# Помогите оценить аккордеон



## link1504 (8 Ноя 2015)

Здравствуйте, нужна помощь в оценке аккордеона weltmaister, интересно что за модель


----------



## любитель (9 Ноя 2015)

Хм. Внешний вид ни о чём не говорит. Ну... инструменту  около 60 лет скорее чуть поболее. Однако.прямая дека, 4голоса в правой, 3-4 в левой. розлив заметный. А далее..1 неизвестна какая компрессия. Как просели подушки клапанов и.. соответсвено поднялись клавиши. Нет ли ржавчины на голосках - характерное дребезжание ( т.е как хранился). насколько есть износ механики в левой руке и рассыхание корпусов, износ нижней части мехов ( об ноги)  и ттт.д. если всё в боле менее норме цена не более 15 тыс.


----------



## Новиков Игорь (9 Ноя 2015)

Какие 15 тысяч? Если 2 дадут,то будет счастливы.Эта древность может принести радость какому-нибудь потихоньку мурлыкающему любителю. Вот и ищите покупателей в такой среде. У более менее играющего сей шедевр развалится через неделю. Эти инструменты Фестивал выпускались в послевоенной Германии,обычный ширпотреб. Это в те то далёкие ГДРовские годы!


----------



## Kuzalogly (9 Ноя 2015)

Новиков Игорь писал:


> выпускались в послевоенной Германии,обычный ширпотреб. Это в те то далёкие ГДРовские годы!

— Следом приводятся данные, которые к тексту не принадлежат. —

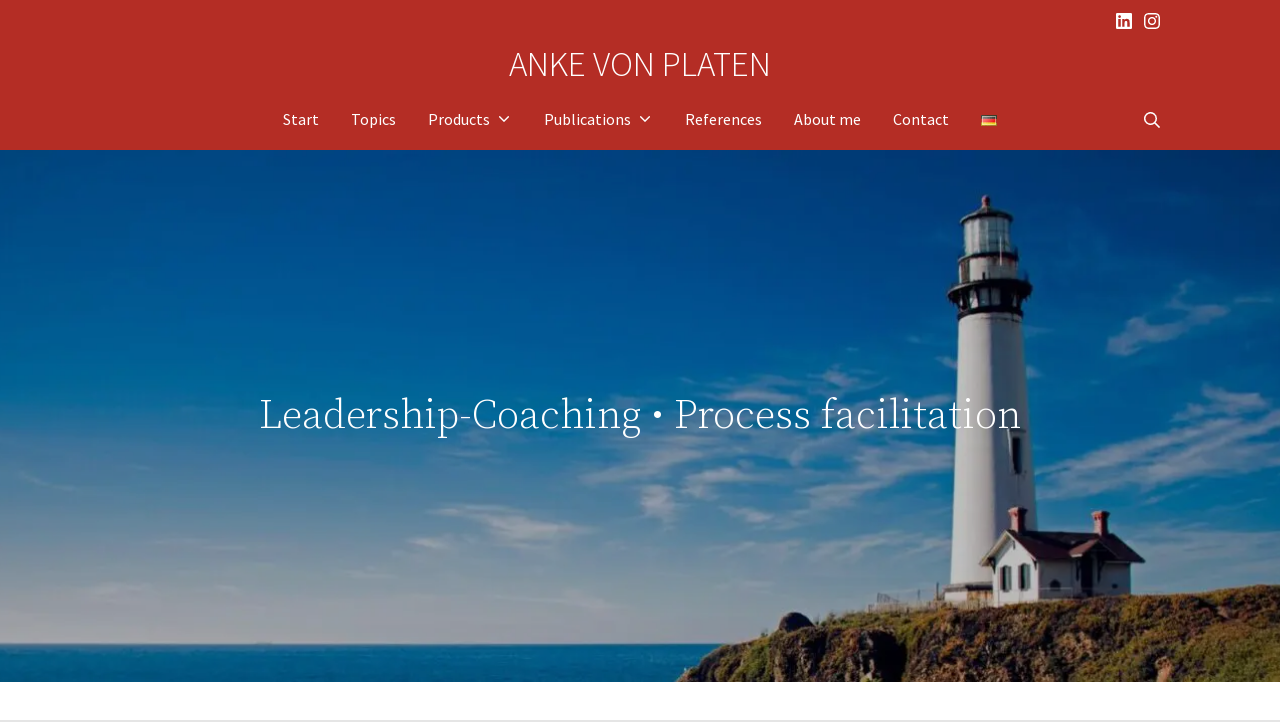

--- FILE ---
content_type: text/css
request_url: https://www.ankevonplaten.de/wp-content/uploads/tlp-portfolio/portfolio-sc.css?ver=1645280250
body_size: 637
content:
/*sc-763-start*/#tlp-portfolio-container-763 .tlp-portfolio-item ul li i, #tlp-portfolio-container-763 .tlp-portfolio-item .tlp-overlay .link-icon a, #tlp-portfolio-container-763 .tlp-portfolio-item .link-icon a {color:#1e73be;}#tlp-portfolio-container-763 .tlp-portfolio-item .tlp-overlay .link-icon a, #tlp-portfolio-container-763 .tlp-portfolio-item .link-icon a {border: 1px solid #1e73be;}/*sc-763-end*//*sc-817-start*/#tlp-portfolio-container-817 .tlp-overlay {background:rgb(180,45,37);}/*sc-817-end*//*sc-827-start*/#tlp-portfolio-container-827 .tlp-overlay {background:rgb(180,45,37);}/*sc-827-end*//*sc-533-start*/#tlp-portfolio-container-533 .tlp-portfolio-item h3 a, #tlp-portfolio-container-533 .tlp-portfolio-item h3 {color:#000000;}/*sc-533-end*/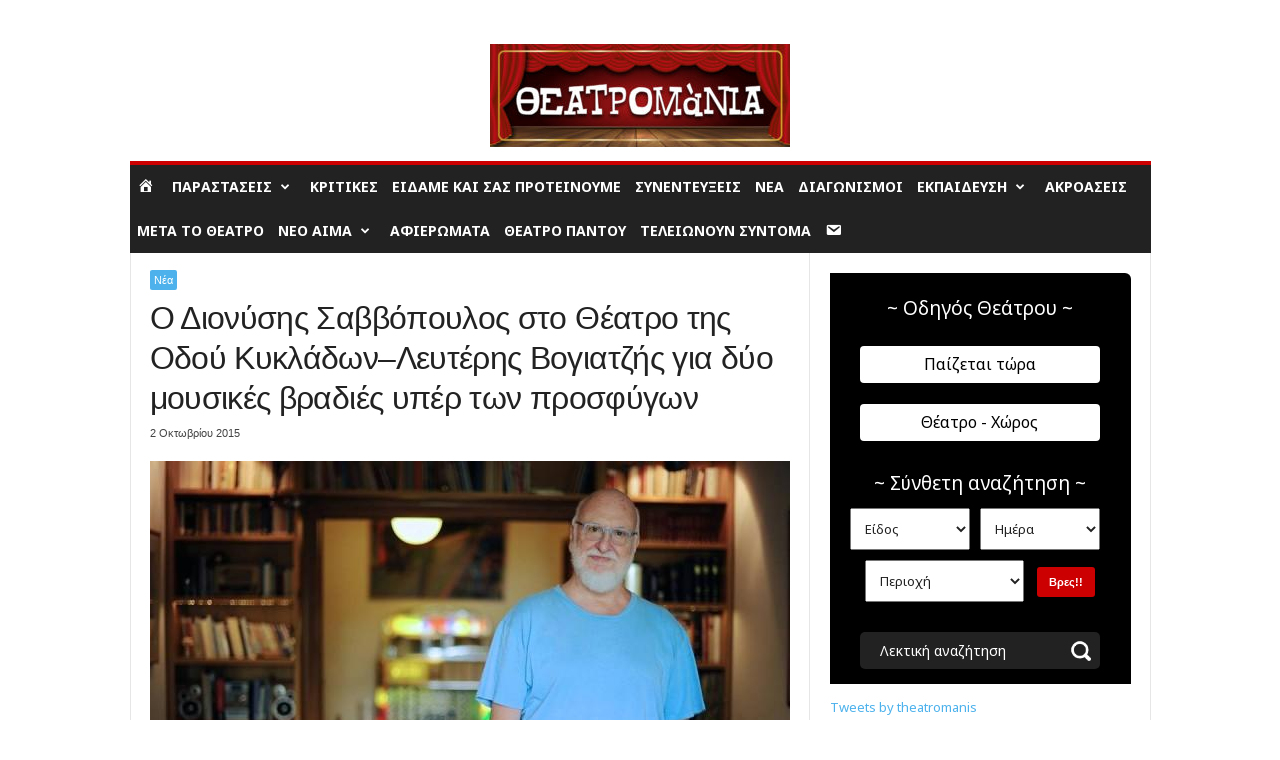

--- FILE ---
content_type: text/html; charset=UTF-8
request_url: https://www.theatromania.gr/wp-admin/admin-ajax.php?td_theme_name=Newsmag&v=5.4.3.3
body_size: -495
content:
{"246114":640}

--- FILE ---
content_type: text/html; charset=utf-8
request_url: https://www.google.com/recaptcha/api2/aframe
body_size: 267
content:
<!DOCTYPE HTML><html><head><meta http-equiv="content-type" content="text/html; charset=UTF-8"></head><body><script nonce="yjelAo1JWJLBM0SLImqlVQ">/** Anti-fraud and anti-abuse applications only. See google.com/recaptcha */ try{var clients={'sodar':'https://pagead2.googlesyndication.com/pagead/sodar?'};window.addEventListener("message",function(a){try{if(a.source===window.parent){var b=JSON.parse(a.data);var c=clients[b['id']];if(c){var d=document.createElement('img');d.src=c+b['params']+'&rc='+(localStorage.getItem("rc::a")?sessionStorage.getItem("rc::b"):"");window.document.body.appendChild(d);sessionStorage.setItem("rc::e",parseInt(sessionStorage.getItem("rc::e")||0)+1);localStorage.setItem("rc::h",'1768489180774');}}}catch(b){}});window.parent.postMessage("_grecaptcha_ready", "*");}catch(b){}</script></body></html>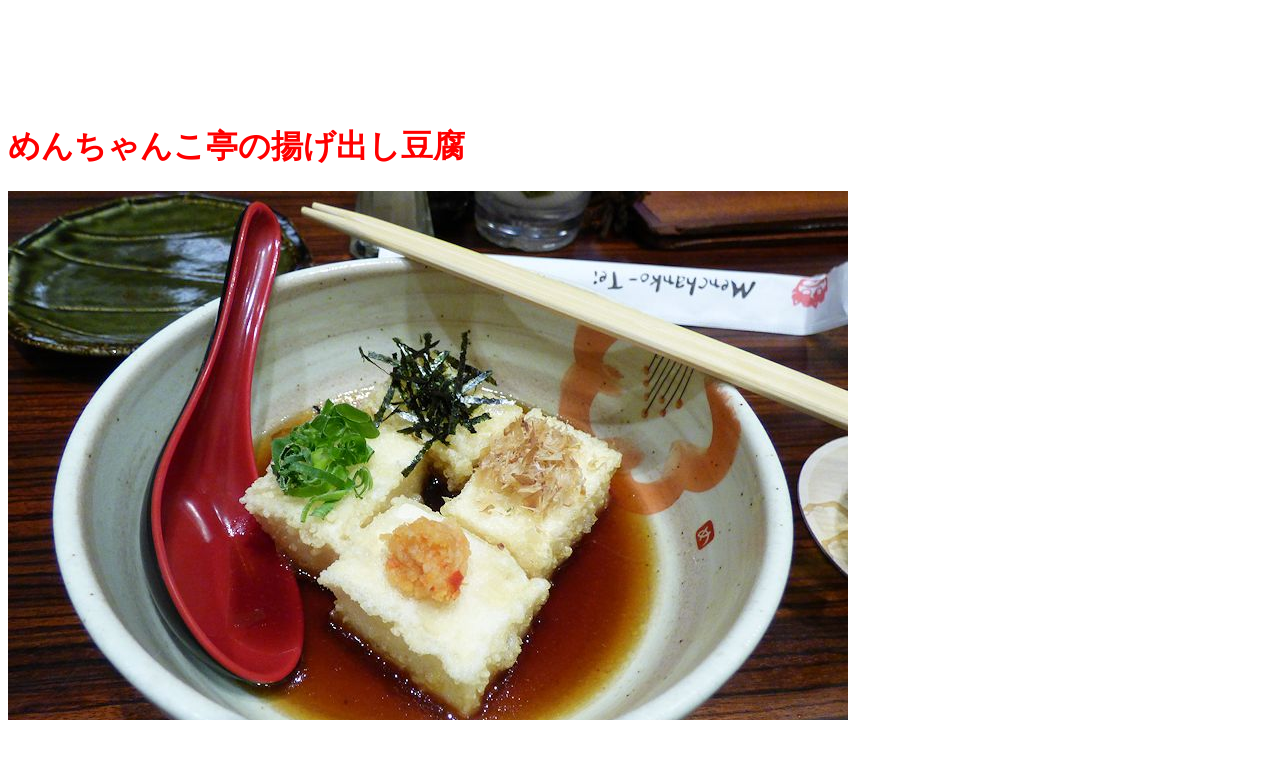

--- FILE ---
content_type: text/html
request_url: http://aloha-mind.sub.jp/hawaiimedia/picmeal/menchanko03.html
body_size: 1272
content:
<!DOCTYPE HTML PUBLIC "-//W3C//DTD HTML 4.01 Transitional//EN">
<HTML>
<HEAD>

<script data-ad-client="ca-pub-6572793680001467" async src="https://pagead2.googlesyndication.com/pagead/js/adsbygoogle.js"></script>

<meta name="GENERATOR" content="JustSystems Homepage Builder Version 20.0.6.0 for Windows">
<meta http-equiv="Content-Type" content="text/html; charset=Shift_JIS">
<meta http-equiv="Content-Style-Type" content="text/css">
<TITLE>めんちゃんこ亭の揚げ出し豆腐</TITLE>
</HEAD>
<BODY>
<DIV align="left">
<TABLE width="729">
  <TBODY>
    <TR>
      <TD height="64" align="center"><SCRIPT type="text/javascript"><!--
google_ad_client = "pub-6572793680001467";
/* 728x90, 作成済み 10/10/08 */
google_ad_slot = "9885014772";
google_ad_width = 728;
google_ad_height = 90;
//-->
</SCRIPT>
<SCRIPT type="text/javascript" src="http://pagead2.googlesyndication.com/pagead/show_ads.js">
</SCRIPT></TD>
    </TR>
  </TBODY>
</TABLE>
</DIV>
<H1><FONT color="#ff0000">めんちゃんこ亭の揚げ出し豆腐</FONT></H1>
<P><IMG src="pics/menchan03.jpg" width="840" height="632" border="0" alt="めんちゃんこ亭の揚げ出し豆腐"></P>
<P>　我が家の一押し和食レストランのめんちゃんこ亭です。以前はワイキキトレードセンター１階にありましたが、今(２０１６年）はカパフル通りで営業しています<BR>
<BR>
　そのため客層は観光客というより地元の人が多くなっているようです<BR>
<BR>
　この店の味付けは日本と全く同じで、いわゆる和食もどきではないので、逆に欧米人は少ないように感じます<BR>
<BR>
　一人でもカップルでも、家族連れでも楽しめる店です。もちろん日本語が普通に通じます<BR>
<BR>
　２０１６年は揚げ出し豆腐を食べましたが、日本の居酒屋さんでたべるのと同じです。わずかに甘みが強いかなという印象はありました<BR>
<BR>
　ハワイの和食店としては、私の一押し店です。<BR>
<BR>
　ワイキキからは２番または１３番バスが便利です<BR>
<BR>
撮影年月：２０１６年３月</P>
<CENTER></CENTER>
<DIV align="left">
<TABLE width="729">
  <TBODY>
    <TR>
      <TD height="64" align="center"><SCRIPT type="text/javascript"><!--
google_ad_client = "pub-6572793680001467";
/* 728x90, 作成済み 10/10/08 */
google_ad_slot = "9885014772";
google_ad_width = 728;
google_ad_height = 90;
//-->
</SCRIPT>
<SCRIPT type="text/javascript" src="http://pagead2.googlesyndication.com/pagead/show_ads.js">
</SCRIPT></TD>
    </TR>
  </TBODY>
</TABLE>
<BR>
  <br>
  <a href="../../subindex/picturefood.html"><b>思い出の画像（食べ物）</b></a><br>
  <br>
  <br>
  <a href="../../index.html"><b>トップページ</b></a><br>
</DIV>
<DIV align="left"></DIV>
</BODY>
</HTML>

--- FILE ---
content_type: text/html; charset=utf-8
request_url: https://www.google.com/recaptcha/api2/aframe
body_size: 269
content:
<!DOCTYPE HTML><html><head><meta http-equiv="content-type" content="text/html; charset=UTF-8"></head><body><script nonce="3Y2pjRjtV6l7yVzSWzWTaw">/** Anti-fraud and anti-abuse applications only. See google.com/recaptcha */ try{var clients={'sodar':'https://pagead2.googlesyndication.com/pagead/sodar?'};window.addEventListener("message",function(a){try{if(a.source===window.parent){var b=JSON.parse(a.data);var c=clients[b['id']];if(c){var d=document.createElement('img');d.src=c+b['params']+'&rc='+(localStorage.getItem("rc::a")?sessionStorage.getItem("rc::b"):"");window.document.body.appendChild(d);sessionStorage.setItem("rc::e",parseInt(sessionStorage.getItem("rc::e")||0)+1);localStorage.setItem("rc::h",'1769540951609');}}}catch(b){}});window.parent.postMessage("_grecaptcha_ready", "*");}catch(b){}</script></body></html>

Послевоенная или все же ГДР? ГДР появилась в 1949 году. А послевоенная Германия- это 1946, 1947 гг.
А про цену- надо его разбирать и смотреть полноту и своевременность технического обслуживания. Если с 1951-го года (года его выпуска) не проходили плановые ремонты- эту штуковину надо выкинуть. А если ремонты и ТО были своевременны и качественны- можно брать за 10 тр смело. Ещё поиграет какую-нибудь "Розамунду".


----------



## Carpenter (9 Ноя 2015)

Kuzalogly/ писал:


> А если ремонты и ТО были своевременны и качественны-


Позвольте полюбопытствовать, как обнаружить следы этих самых ремонтов. 
Кроме шуток, для повышения собственного уровня.
Сто раз разбирал свою Стеллу, но так ничего не обнаружил. Хотя по словам препода, характеристики довольно приличные для учебы.


----------



## Kuzalogly (9 Ноя 2015)

А что, там всё уникально?

Берём шило, царапаем мастику по всем местам. Если она не пластична, а крошится порошком- это очень плохо. Поддеваем кусок пальцем. он не должен оторваться. Смотрим лайки на залогах. Должны худо-бедно прилегать. Пытаемся одну лаечку оторвать. Если там шеллак 50 лет отроду- лайка отвалится. Если всё свежее- не отвалится. Ну и ещё много признаков. Ещё важно понять- делал ли ремонт и ТО мастер, или там копался сантехник- сосед)). Про это- в другой теме.


----------



## vev (9 Ноя 2015)

Ну по поводу возраста я бы был менее категоричен... Инструмент начала-середины 60-х. Для нормальной игры без полной (весьма затратной) профилактики непригоден. С ней, правда, тоже удовольствия особенного не получите. 
Пионерам "для опытов" я бы пока не отдавал. В зависимости от региона и насыщенности рынка можно получить за него при наличие терпения 7-10тр.


----------